■ Problem to solve ■
Locate every line below that contains the string "here" and copy each one. Case counts.

= = =

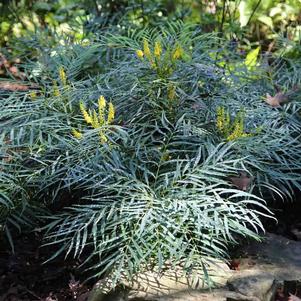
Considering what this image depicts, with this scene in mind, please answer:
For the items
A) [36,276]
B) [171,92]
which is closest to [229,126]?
[171,92]

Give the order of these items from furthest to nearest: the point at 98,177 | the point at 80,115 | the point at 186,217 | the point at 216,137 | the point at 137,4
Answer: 1. the point at 137,4
2. the point at 80,115
3. the point at 216,137
4. the point at 98,177
5. the point at 186,217

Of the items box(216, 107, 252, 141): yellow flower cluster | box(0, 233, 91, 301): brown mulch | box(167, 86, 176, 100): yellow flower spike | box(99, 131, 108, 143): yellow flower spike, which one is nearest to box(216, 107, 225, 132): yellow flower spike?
box(216, 107, 252, 141): yellow flower cluster

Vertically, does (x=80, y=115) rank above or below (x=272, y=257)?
above

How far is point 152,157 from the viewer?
2.63 m

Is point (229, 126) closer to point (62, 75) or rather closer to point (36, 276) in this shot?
point (62, 75)

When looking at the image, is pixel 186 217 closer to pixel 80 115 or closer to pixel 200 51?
pixel 80 115

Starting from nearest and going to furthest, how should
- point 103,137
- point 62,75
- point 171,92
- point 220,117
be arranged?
point 103,137
point 220,117
point 171,92
point 62,75

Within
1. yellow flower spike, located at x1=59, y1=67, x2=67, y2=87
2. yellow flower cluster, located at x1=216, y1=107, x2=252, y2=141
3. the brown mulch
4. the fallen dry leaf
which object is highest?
yellow flower spike, located at x1=59, y1=67, x2=67, y2=87

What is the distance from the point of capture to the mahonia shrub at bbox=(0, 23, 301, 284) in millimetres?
2307

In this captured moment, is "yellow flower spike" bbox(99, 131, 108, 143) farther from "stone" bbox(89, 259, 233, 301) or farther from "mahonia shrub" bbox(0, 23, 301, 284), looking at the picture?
"stone" bbox(89, 259, 233, 301)

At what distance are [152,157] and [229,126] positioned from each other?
16.8 inches

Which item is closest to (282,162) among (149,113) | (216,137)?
(216,137)

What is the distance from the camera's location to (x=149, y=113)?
9.14 ft

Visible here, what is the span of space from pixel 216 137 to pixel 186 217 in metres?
0.61
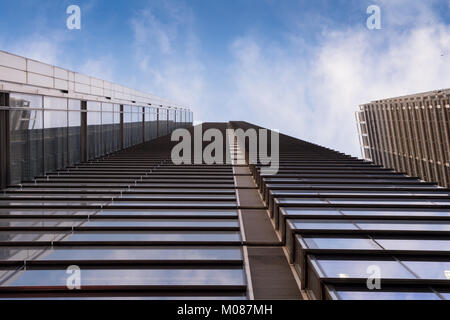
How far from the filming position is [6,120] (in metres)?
21.1

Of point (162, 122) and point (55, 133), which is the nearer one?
point (55, 133)

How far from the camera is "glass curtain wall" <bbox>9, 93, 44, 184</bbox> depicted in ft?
70.6

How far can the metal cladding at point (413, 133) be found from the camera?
237ft

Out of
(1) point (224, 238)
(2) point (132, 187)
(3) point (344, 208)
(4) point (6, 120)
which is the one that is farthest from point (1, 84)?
(3) point (344, 208)

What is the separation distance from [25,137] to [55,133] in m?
3.60

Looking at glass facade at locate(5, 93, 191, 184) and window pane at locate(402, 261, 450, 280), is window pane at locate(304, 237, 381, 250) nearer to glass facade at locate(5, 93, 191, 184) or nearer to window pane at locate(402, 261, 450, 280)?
window pane at locate(402, 261, 450, 280)

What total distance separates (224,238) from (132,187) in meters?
9.29

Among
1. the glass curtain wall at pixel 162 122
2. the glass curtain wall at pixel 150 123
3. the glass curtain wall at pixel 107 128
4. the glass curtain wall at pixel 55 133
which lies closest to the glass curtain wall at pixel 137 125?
the glass curtain wall at pixel 150 123

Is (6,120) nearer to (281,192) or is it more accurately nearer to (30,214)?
(30,214)

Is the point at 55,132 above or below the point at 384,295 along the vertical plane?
above

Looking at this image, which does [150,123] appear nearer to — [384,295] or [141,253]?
[141,253]

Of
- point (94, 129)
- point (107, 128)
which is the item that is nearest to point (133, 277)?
point (94, 129)

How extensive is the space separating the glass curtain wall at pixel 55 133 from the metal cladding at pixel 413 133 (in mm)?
54391

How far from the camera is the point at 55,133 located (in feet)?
86.0
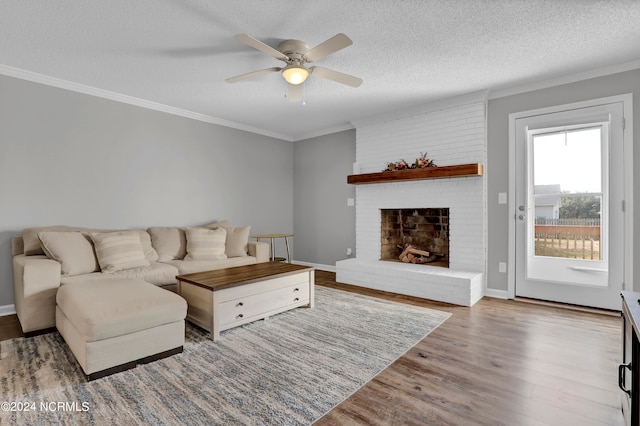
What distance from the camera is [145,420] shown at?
1566 mm

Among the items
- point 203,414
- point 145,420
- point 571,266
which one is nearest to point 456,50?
Answer: point 571,266

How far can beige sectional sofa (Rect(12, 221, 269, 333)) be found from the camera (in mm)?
2633

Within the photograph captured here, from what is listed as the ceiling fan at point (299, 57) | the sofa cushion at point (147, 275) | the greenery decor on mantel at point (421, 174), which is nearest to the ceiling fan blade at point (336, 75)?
the ceiling fan at point (299, 57)

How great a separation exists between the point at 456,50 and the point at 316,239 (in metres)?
3.83

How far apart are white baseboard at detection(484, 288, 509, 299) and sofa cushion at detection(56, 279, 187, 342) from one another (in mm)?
3503

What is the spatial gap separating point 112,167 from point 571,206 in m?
5.39

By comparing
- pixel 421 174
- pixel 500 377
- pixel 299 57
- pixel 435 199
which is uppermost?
pixel 299 57

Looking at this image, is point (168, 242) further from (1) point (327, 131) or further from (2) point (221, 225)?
(1) point (327, 131)

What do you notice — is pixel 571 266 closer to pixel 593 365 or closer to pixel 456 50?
pixel 593 365

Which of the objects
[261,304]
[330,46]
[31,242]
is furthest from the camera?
[31,242]

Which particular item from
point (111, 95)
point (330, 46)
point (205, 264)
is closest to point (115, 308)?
point (205, 264)

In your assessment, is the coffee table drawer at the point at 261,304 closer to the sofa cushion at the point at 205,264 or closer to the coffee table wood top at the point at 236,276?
the coffee table wood top at the point at 236,276

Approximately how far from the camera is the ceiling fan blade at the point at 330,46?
2186 mm

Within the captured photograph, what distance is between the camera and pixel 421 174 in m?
4.13
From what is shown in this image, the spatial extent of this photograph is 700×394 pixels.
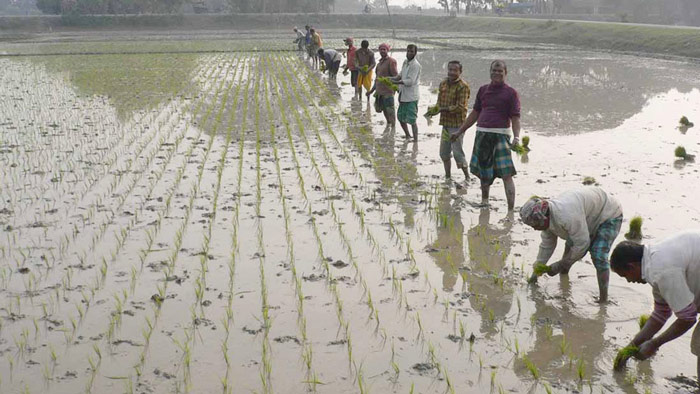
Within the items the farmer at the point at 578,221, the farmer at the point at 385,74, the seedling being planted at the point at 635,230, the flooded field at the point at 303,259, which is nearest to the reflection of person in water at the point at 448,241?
the flooded field at the point at 303,259

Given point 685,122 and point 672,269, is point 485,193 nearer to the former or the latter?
point 672,269

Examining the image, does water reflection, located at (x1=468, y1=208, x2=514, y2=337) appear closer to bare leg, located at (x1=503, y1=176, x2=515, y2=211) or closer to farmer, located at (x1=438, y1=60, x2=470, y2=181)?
bare leg, located at (x1=503, y1=176, x2=515, y2=211)

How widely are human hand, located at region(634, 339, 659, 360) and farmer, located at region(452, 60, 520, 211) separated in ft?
9.54

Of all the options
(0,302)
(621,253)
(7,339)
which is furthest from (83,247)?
(621,253)

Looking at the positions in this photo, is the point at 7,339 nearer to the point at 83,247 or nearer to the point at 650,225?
the point at 83,247

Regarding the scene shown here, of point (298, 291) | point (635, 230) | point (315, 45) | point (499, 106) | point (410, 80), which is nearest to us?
point (298, 291)

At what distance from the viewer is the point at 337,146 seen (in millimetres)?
9711

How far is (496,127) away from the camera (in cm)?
629

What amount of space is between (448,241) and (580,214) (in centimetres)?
181

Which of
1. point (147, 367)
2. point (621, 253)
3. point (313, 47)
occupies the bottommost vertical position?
point (147, 367)

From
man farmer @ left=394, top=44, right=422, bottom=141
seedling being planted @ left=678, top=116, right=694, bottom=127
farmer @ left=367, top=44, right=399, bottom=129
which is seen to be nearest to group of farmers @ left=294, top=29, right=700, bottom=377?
man farmer @ left=394, top=44, right=422, bottom=141

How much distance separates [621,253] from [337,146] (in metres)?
6.77

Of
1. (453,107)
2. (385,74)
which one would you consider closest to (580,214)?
(453,107)

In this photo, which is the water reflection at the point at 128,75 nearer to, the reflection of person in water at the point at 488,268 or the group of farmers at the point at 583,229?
the group of farmers at the point at 583,229
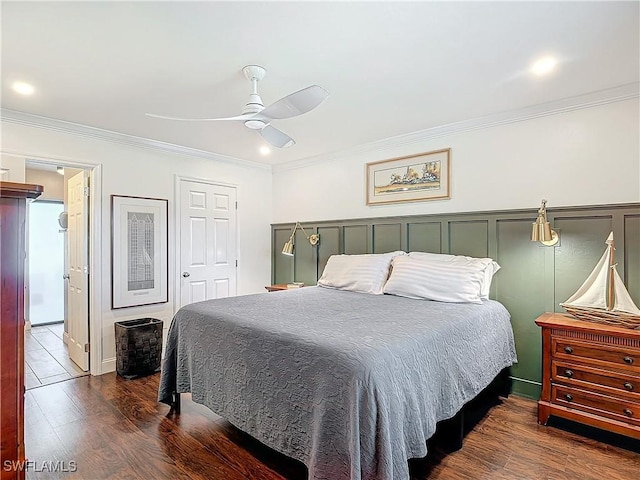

= = =

■ Written answer ■
Visible here, what is the span of space from pixel 216 137 to pixel 186 217 in metres?
Within the photograph captured here, from what is listed as the ceiling fan at point (299, 57) | the sofa cushion at point (147, 275) | the greenery decor on mantel at point (421, 174), which is nearest to the ceiling fan blade at point (336, 75)?
Regarding the scene shown here, of point (298, 291) | point (635, 230) | point (315, 45) | point (499, 106) | point (410, 80), which is nearest to us?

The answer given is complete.